The economist outlined the main strategies for India to deal with the current shock, stating that reducing reliance on imported crude is essential, along with increasing renewable energy, developing strategic reserves, and boosting nuclear capability.

She also recommended that:

  • Vulnerability to geopolitical chokepoints can be decreased by diversifying source and securing alternate trade routes.
  • Food and input security can be increased by boosting fertiliser production and encouraging substitutes like green ammonia.
  • Sustaining growth in a turbulent global climate will require easing corporate limitations, enhancing logistics, and investing in talents.

These structural priorities—energy security, supply chain resilience, and regulatory simplification—are highlighted in the Finance Ministry review as being crucial to managing upcoming shocks.
A resilience test under stress
India's economic architecture is being put to the test by the West Asia conflict, which is more than just another external shock. The economy is nevertheless vulnerable to financial, trade, and energy volatility. If the conflict continues, growth may stagnate, inflation may increase, and external balances may be strained.
However, the underlying narrative is one of relative power. India's stronger fundamentals, including robust demand, healthier balance sheets, and policy flexibility, provide a buffer, as both the Finance Ministry and the RBI emphasise.
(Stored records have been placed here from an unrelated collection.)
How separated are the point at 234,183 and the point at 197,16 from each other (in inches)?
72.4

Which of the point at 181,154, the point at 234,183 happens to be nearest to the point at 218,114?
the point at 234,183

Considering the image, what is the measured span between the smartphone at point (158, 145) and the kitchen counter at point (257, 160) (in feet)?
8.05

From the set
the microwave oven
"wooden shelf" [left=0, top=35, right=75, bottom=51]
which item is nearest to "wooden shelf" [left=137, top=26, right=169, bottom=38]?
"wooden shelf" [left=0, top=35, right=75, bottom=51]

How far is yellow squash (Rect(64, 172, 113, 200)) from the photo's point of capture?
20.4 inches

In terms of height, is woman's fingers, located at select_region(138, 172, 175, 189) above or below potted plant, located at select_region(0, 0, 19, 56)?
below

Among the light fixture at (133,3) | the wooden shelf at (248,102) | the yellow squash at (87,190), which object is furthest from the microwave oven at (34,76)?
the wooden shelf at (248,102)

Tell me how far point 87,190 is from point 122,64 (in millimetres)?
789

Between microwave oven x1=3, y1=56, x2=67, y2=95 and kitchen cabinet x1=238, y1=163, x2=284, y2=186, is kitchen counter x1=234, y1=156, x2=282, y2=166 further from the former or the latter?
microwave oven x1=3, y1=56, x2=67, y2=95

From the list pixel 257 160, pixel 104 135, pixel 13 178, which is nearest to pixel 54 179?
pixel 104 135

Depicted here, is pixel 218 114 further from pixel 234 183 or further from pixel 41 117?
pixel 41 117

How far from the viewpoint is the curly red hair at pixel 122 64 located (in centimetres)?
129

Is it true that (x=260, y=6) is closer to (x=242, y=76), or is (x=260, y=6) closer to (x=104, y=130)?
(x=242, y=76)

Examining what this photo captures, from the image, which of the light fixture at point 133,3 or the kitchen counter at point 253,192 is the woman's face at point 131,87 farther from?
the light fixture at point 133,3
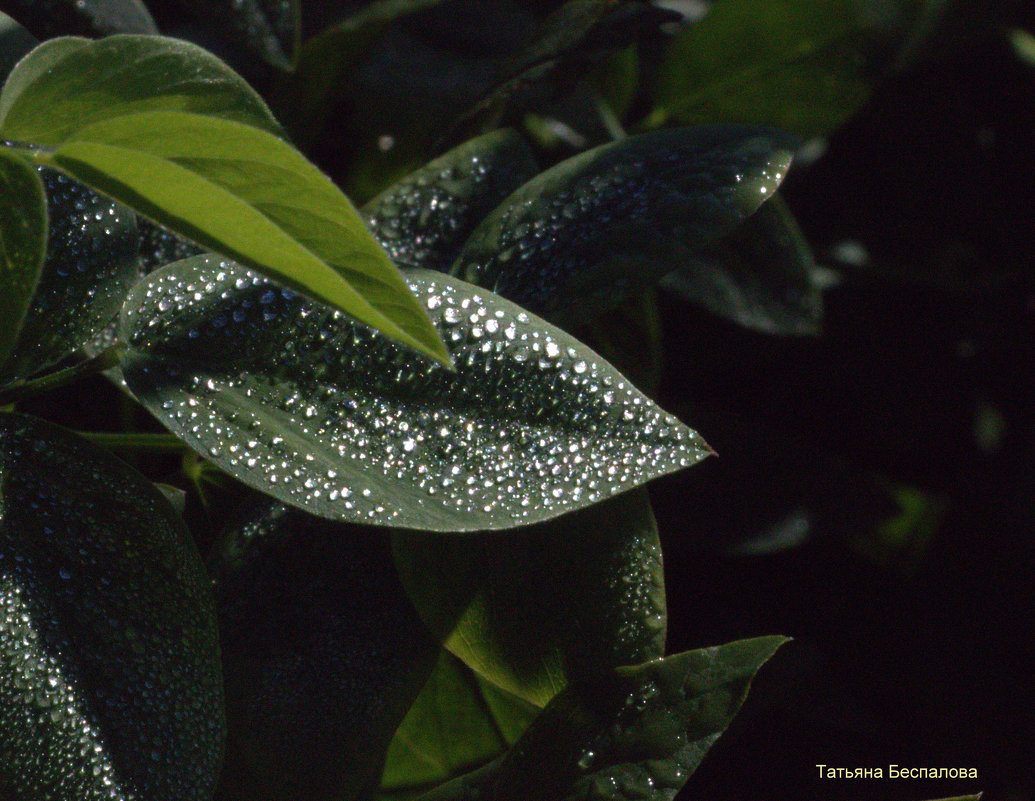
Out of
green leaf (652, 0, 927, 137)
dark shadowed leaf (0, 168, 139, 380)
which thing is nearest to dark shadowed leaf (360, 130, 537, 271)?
dark shadowed leaf (0, 168, 139, 380)

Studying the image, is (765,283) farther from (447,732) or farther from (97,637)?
(97,637)

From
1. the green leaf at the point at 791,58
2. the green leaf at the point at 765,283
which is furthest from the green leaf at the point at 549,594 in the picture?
the green leaf at the point at 791,58

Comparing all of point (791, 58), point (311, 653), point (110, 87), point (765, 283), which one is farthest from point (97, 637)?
point (791, 58)

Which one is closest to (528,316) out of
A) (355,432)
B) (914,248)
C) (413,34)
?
(355,432)

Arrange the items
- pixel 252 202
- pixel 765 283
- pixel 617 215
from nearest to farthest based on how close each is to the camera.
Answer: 1. pixel 252 202
2. pixel 617 215
3. pixel 765 283

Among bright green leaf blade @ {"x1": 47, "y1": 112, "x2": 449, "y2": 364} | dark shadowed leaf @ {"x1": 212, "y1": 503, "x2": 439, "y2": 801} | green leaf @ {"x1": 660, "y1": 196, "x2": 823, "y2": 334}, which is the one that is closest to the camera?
bright green leaf blade @ {"x1": 47, "y1": 112, "x2": 449, "y2": 364}

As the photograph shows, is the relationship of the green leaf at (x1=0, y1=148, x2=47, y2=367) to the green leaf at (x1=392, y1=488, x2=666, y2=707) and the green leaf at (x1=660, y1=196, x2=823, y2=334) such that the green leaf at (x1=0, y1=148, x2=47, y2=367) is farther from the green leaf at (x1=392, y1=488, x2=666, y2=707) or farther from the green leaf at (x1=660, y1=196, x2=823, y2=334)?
the green leaf at (x1=660, y1=196, x2=823, y2=334)

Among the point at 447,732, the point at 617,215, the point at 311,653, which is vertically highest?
the point at 617,215
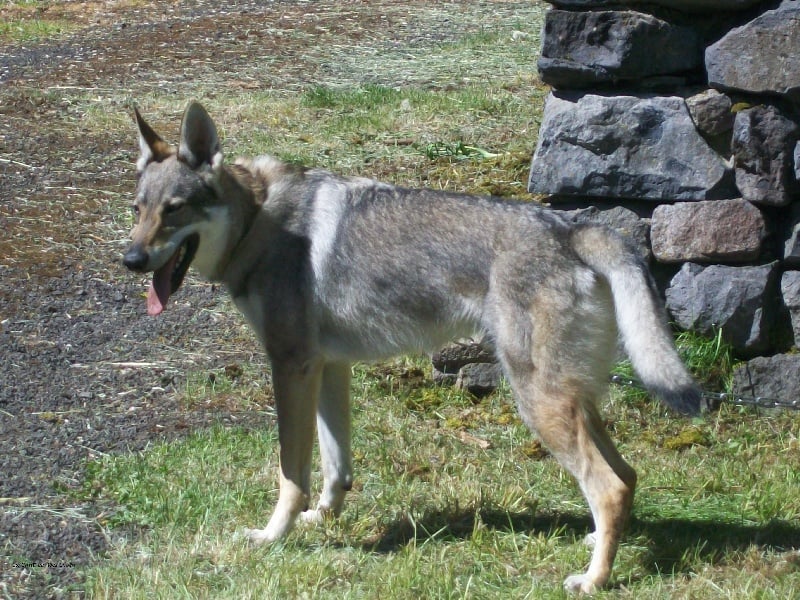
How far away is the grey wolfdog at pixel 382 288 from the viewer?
4.11m

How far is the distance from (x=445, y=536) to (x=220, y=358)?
2.26 meters

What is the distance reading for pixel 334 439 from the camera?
483 cm

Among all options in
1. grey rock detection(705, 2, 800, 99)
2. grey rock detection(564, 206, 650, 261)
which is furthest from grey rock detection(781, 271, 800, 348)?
grey rock detection(705, 2, 800, 99)

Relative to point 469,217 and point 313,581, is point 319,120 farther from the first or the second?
point 313,581

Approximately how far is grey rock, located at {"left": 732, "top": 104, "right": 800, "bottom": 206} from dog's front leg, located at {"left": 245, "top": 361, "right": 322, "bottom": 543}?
224 centimetres

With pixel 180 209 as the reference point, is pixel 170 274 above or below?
below

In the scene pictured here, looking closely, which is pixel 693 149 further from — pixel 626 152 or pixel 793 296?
pixel 793 296

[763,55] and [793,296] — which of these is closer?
[763,55]

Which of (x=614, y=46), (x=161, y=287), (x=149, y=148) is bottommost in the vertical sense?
(x=161, y=287)

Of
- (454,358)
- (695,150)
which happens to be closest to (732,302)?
(695,150)

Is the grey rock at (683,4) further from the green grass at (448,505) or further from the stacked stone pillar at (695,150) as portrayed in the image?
the green grass at (448,505)

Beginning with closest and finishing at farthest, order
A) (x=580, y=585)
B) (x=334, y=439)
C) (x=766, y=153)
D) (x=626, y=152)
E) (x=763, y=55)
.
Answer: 1. (x=580, y=585)
2. (x=334, y=439)
3. (x=763, y=55)
4. (x=766, y=153)
5. (x=626, y=152)

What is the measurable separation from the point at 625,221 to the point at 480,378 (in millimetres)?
1149

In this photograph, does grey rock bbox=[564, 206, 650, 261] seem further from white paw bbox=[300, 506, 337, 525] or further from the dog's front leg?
white paw bbox=[300, 506, 337, 525]
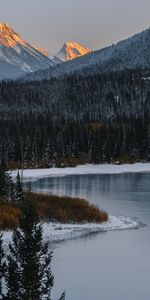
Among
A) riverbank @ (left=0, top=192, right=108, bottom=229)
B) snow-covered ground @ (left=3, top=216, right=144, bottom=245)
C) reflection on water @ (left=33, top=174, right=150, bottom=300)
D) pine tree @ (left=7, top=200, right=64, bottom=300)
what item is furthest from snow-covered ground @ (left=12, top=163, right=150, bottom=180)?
pine tree @ (left=7, top=200, right=64, bottom=300)

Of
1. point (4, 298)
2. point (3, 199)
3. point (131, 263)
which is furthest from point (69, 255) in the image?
point (4, 298)

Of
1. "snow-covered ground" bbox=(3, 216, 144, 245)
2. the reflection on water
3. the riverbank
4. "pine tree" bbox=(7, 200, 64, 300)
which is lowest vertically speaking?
the reflection on water

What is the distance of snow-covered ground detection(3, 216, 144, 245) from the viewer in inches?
1446

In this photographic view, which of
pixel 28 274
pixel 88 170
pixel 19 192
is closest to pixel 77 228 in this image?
pixel 19 192

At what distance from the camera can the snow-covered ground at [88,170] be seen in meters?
102

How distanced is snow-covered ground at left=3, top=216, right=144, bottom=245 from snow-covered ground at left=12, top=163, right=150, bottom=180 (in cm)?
5503

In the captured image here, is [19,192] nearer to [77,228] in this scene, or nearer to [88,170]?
[77,228]

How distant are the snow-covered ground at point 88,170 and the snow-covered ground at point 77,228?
55032mm

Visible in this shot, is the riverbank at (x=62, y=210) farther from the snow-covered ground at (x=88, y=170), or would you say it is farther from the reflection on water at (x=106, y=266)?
the snow-covered ground at (x=88, y=170)

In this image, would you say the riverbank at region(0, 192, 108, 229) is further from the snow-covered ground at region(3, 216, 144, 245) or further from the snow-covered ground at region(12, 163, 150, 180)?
the snow-covered ground at region(12, 163, 150, 180)

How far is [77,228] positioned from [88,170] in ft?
235

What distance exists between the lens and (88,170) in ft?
365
While cautioning that risks are increasing as the conflict intensifies, Deshpande stated, "The profile of India's domestic strengths today is very different and much improved compared to past external shock periods, implying a stronger shock-absorptive capacity."
How well these buffers are employed and whether the crisis is utilised as a chance to hasten fundamental reform will determine the result.
The economist stated that "India must continue focusing on efficiency gains and reforms that improve investor sentiment and build resilience in a volatile global environment" in order to sustainably boost growth.